Data listing:

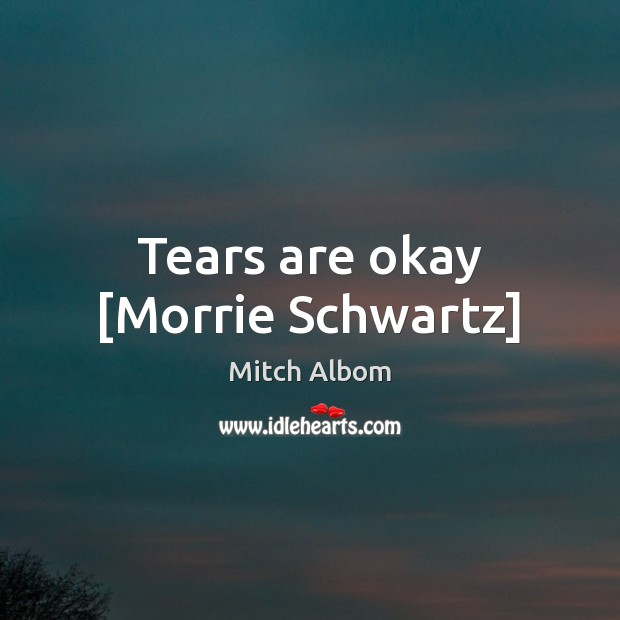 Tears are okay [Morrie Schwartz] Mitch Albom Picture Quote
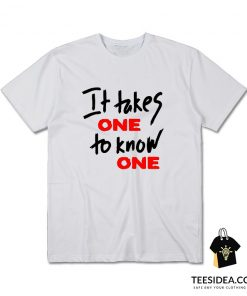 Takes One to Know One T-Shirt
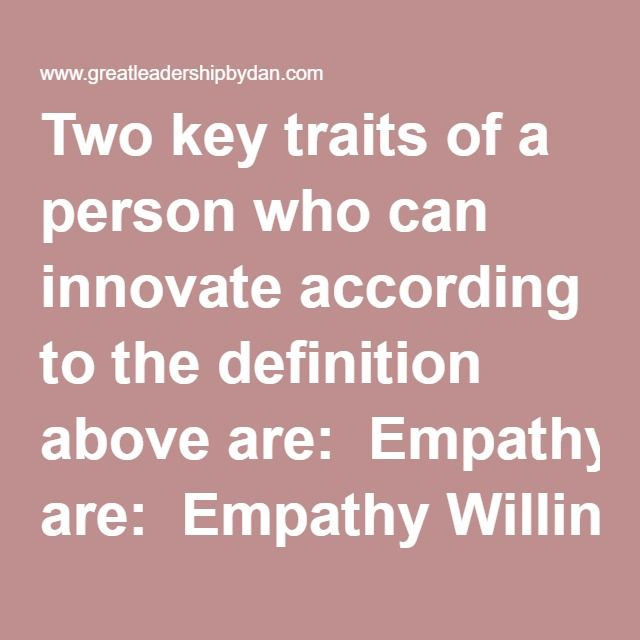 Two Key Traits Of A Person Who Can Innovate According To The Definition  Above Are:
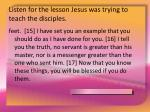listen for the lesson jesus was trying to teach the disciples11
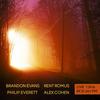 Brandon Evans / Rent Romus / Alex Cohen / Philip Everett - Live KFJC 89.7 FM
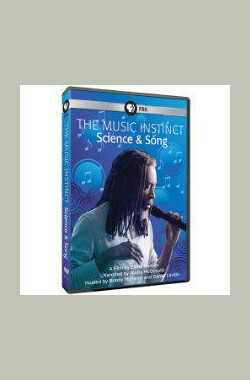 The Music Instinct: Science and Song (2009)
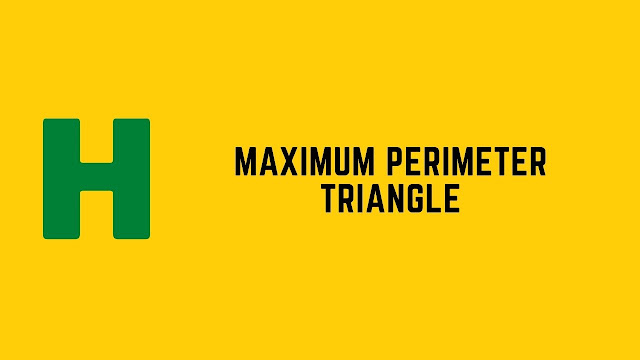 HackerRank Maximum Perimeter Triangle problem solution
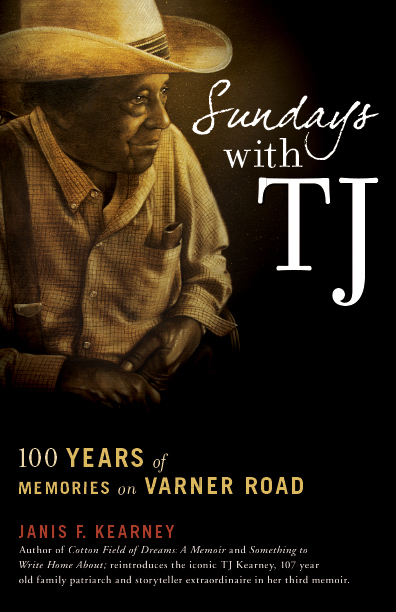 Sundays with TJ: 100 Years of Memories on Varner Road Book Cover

Task brief:
Beginning with the line above that contains "Two Key Traits" and ending with the line that contains "HackerRank Maximum Perimeter", quote each line exactly, keeping out the pictures.

Written solution:
 Two Key Traits Of A Person Who Can Innovate According To The Definition  Above Are:
listen for the lesson jesus was trying to teach the disciples11
 Brandon Evans / Rent Romus / Alex Cohen / Philip Everett - Live KFJC 89.7 FM
 The Music Instinct: Science and Song (2009)
 HackerRank Maximum Perimeter Triangle problem solution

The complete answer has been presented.